____ PASSAGE GIVEN

7/17/12

Little Ads - We know Fit from Phonola.

Two non-newsworthy ads today, from the back pages of the Saturday Evening Post! Funny pictures and funny words, it pays to know fit from Phonola.
Ad number first is from Bear Hosiery featuring this really great bear. He's painted with a brush effect with a stupid name: "stipple".


Stippling is a sort of broad term for shading with dots. You can get more specific and talk about pointillism and what have you, but in general, stippling is the technique in which you create the illusion of smooth shading with non-smooth texture. In the case of this bear, the artist worked the bristles of the brush so that they were kind of spread out in little bunches. Then, the tips of the bristles were then dipped in paint and poked onto the paper / canvas / baby's head / parchment / pavement repeatedly to create the texture of the bear. It's a good way of making whimsical art more whimsical and it found a home on lots of cereal box mascots in the fifties and sixties.

________

- **TASK A**: Could you update the rows from the line with "What distance separates" through the end of the rows, replacing "window pane" with "glass panel" and leaving everything else unchanged?
The post about the Bear Hosiery ad has nothing to do with the rows that follow.

____ LISTING

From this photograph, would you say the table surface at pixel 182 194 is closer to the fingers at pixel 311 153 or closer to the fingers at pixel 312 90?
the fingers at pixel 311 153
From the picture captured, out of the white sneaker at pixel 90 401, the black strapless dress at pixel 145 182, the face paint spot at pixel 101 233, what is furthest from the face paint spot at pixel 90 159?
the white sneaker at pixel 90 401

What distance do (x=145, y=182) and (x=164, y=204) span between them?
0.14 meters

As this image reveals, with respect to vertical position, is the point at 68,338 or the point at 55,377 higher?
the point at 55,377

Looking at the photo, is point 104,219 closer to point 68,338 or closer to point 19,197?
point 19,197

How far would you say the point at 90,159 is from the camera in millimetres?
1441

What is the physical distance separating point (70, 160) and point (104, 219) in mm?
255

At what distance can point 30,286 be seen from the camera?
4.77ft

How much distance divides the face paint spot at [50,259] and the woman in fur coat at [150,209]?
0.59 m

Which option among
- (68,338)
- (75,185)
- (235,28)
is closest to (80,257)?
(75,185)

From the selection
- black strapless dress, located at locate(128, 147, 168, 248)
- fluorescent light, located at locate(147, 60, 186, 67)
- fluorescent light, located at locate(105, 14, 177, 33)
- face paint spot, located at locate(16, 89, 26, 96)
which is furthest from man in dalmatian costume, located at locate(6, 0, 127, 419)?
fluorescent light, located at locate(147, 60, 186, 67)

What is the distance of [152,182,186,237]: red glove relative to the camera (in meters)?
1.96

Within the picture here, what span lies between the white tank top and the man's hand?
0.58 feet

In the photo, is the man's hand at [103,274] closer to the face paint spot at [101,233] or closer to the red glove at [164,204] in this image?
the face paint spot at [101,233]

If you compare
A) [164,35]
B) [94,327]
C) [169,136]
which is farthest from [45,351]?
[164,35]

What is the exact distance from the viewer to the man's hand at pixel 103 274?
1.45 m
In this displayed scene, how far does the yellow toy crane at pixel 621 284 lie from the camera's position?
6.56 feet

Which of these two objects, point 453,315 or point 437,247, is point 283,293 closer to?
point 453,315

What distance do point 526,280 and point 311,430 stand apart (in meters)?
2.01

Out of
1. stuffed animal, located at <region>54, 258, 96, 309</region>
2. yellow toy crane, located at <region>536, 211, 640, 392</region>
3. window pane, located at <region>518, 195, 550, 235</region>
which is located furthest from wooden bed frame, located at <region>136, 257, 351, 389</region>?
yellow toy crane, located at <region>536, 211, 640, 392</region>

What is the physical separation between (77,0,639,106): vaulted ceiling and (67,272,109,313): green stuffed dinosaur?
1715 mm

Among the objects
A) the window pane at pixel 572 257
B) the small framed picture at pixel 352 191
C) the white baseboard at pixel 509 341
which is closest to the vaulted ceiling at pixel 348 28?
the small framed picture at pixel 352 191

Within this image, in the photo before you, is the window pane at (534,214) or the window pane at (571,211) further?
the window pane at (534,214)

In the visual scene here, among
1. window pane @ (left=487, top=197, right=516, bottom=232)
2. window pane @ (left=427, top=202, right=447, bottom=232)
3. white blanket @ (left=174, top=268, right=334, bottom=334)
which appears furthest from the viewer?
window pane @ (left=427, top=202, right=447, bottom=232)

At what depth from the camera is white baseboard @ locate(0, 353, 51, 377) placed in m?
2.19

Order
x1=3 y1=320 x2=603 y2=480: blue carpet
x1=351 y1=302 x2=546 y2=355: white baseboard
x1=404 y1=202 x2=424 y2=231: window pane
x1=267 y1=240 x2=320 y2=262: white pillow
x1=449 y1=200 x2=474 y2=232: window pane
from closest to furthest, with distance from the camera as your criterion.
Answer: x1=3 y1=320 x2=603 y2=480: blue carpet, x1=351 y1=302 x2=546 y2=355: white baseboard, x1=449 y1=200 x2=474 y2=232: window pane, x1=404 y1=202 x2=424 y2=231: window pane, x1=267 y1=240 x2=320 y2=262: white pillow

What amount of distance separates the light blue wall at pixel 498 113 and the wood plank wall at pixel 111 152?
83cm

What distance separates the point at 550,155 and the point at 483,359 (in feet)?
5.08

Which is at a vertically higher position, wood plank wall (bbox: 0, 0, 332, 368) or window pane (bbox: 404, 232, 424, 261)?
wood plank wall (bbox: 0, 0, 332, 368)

________

- **TASK B**: Can you copy the stippling post word for word from "Little Ads - We" to "to know fit from Phonola."?

- **WRITTEN RESPONSE A**:
What distance separates the point at 550,155 and the point at 483,359 (in feet)?
5.08

Which is at a vertically higher position, wood plank wall (bbox: 0, 0, 332, 368) or glass panel (bbox: 404, 232, 424, 261)?
wood plank wall (bbox: 0, 0, 332, 368)

- **WRITTEN RESPONSE B**:
Little Ads - We know Fit from Phonola.

Two non-newsworthy ads today, from the back pages of the Saturday Evening Post! Funny pictures and funny words, it pays to know fit from Phonola.